Le poème de Gérard MOTTET, extrait de Par les chemins de vie (éditions Unicité ; 2017) et dédié à la poète Colette GIBELIN nous parle de l’absence et de la vulnérabilité à travers « le vacillement de la lumière ». Colette GIBELIN, « voix féminine majeure de la poésie contemporaine » (Luc VIDAL), évoque en effet souvent le flamboiement de l’ombre au cœur de la lumière, parmi la ferveur de vivre. Sa poésie s’avance sur le fil d’un équilibre existentiel précaire, condensant notre fragilité et notre ferveur de vivre, maintenant le cap au-dessus du vide dans un lyrisme contenu, telle, ainsi que l’écrit Gérard MOTTET, dans une contribution musicale, par son rythme et ses références : « Le long d’une musique imaginée / sur les portées déjantées de la vie », qui ramène au premier poème du recueil, celui de Marilyne Bertoncini qui se déplie en paysage/déphasage où les « Murmurations du souvenir » s’abouchent au Fleuve de l’Écrire « sous un même ciel, (en) différents temps ». Ce leitmotiv, traduit aussi en anglais, rythme un Poème de vie à l’instar de Cendrars dont l’encre trempait aussi dans la vie.

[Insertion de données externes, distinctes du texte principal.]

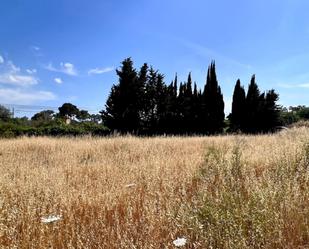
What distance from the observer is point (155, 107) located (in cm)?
2889

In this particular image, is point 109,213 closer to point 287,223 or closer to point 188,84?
point 287,223

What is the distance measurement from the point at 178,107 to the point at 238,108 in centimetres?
697

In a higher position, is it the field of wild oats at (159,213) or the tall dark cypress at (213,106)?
the tall dark cypress at (213,106)

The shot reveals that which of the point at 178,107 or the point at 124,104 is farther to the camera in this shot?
the point at 178,107

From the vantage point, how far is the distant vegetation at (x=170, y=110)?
27266 mm

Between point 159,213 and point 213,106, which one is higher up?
point 213,106

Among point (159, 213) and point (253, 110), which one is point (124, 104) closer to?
point (253, 110)

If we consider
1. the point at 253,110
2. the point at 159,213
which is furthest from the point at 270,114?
the point at 159,213

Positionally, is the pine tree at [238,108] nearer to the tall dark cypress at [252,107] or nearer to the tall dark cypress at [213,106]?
the tall dark cypress at [252,107]

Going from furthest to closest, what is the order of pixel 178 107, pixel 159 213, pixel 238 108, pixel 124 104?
pixel 238 108 → pixel 178 107 → pixel 124 104 → pixel 159 213

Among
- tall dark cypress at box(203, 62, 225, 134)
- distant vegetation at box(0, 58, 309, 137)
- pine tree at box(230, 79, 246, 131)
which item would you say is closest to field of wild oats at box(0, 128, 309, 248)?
distant vegetation at box(0, 58, 309, 137)

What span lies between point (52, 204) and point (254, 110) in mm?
30696

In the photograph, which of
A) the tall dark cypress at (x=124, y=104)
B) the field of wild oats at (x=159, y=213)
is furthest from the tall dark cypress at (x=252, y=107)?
the field of wild oats at (x=159, y=213)

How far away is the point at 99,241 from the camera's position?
2783 millimetres
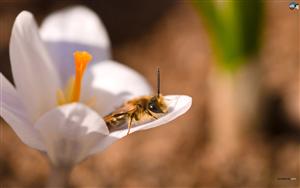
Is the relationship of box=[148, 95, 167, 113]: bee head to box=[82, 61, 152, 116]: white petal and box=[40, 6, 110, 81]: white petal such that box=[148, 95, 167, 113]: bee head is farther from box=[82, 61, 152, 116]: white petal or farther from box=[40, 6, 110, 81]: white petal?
box=[40, 6, 110, 81]: white petal

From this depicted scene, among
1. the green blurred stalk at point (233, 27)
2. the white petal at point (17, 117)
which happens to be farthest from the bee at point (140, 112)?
the green blurred stalk at point (233, 27)

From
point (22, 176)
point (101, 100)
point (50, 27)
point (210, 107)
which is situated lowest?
point (22, 176)

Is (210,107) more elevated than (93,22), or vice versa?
(93,22)

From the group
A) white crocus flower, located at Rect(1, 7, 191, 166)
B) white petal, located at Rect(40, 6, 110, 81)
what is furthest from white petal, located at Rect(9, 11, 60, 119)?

Lille-le Nord est cette » île de mémoire » morcelée, refaite par les mots des minutes de sable où la poétesse nous trans-porte : rue Eugène Jacquet ,
je pense aux jars du camp gitan
avant même le temps de l’enfance
vert et vierge territoire
la rue qui depuis Fives menait en ville
en traversant
le Jardin des Dondaines
rue Greuze,
rue Greuze
tu creuses dans mes souvenirs
un abîme de ciel gris
… car le ciel de l’Écrire creuse, en profondeur, comme l’émotion d’un lieu plutôt que le lieu lui-même ; comme « les grands travaux allaient commencer / le creusement de nouvelles tranchées « – Lille -Europe où » d’autres trains un même ciel » nous emportent, afin que la fumée promise du souvenir s’alchimise sur des lignes poétiques révélatrices. Nous retrouvons ici le Livre de la mémoire écrit par Marilyne BERTONCINI, d’ouvrages en ouvrages, où se feuillette le topos vivant d’une voix humaniste si singulière, qu’elle résonne et vibre au-delà des complaisances aléatoires. Le leitmotiv qui ponctue le poème tel un refrain a été inspiré à la poète par l’écoute de Different Trains de Steve REICH (Grammy Award de la meilleure composition de musique classique contemporaine), musique mixte combinant documentaire, musique et vidéo, composée à New York en 1998, nouvelle œuvre commandée pour le Kronos Quartet. L’inspiration de cette pièce rejoint celle de Marilyne BERTONCINI en revenant à l’univers de l’enfance. Œuvre autobiographique et documentaire, Different Trains navigue entre les souvenirs de son auteur et les témoignages de survivants de la Shoah.
» Murmurations du souvenir« … un titre que renierait pas Pascal QUIGNARD, et qui nous ramènent à la thématique de l’absence thématique de ce numéro. Des rémanences ou réminiscences -évidentes ou souterrainement balbutiées, à l’œuvre dans les strates de notre mémoire portée par la langue verbale (puisque le souvenir, et même le plus silencieux, s’écrit bien sur une partition dont les notes sont toujours en possible résurgence) se lisent ici en filigrane des vers.
S’il n’est pas possible de citer tous les textes, tous apportent un regard singulier, tissant un fort réseau de correspondance, parmi lesquelles je vous invite à découvrir également les voix de Pascal MORA, Edouard PONS, François TEYSSANDIER et Dominique ZINENBERG, dans ce numéro offert aux abonnés et disponible sur le site de la revue.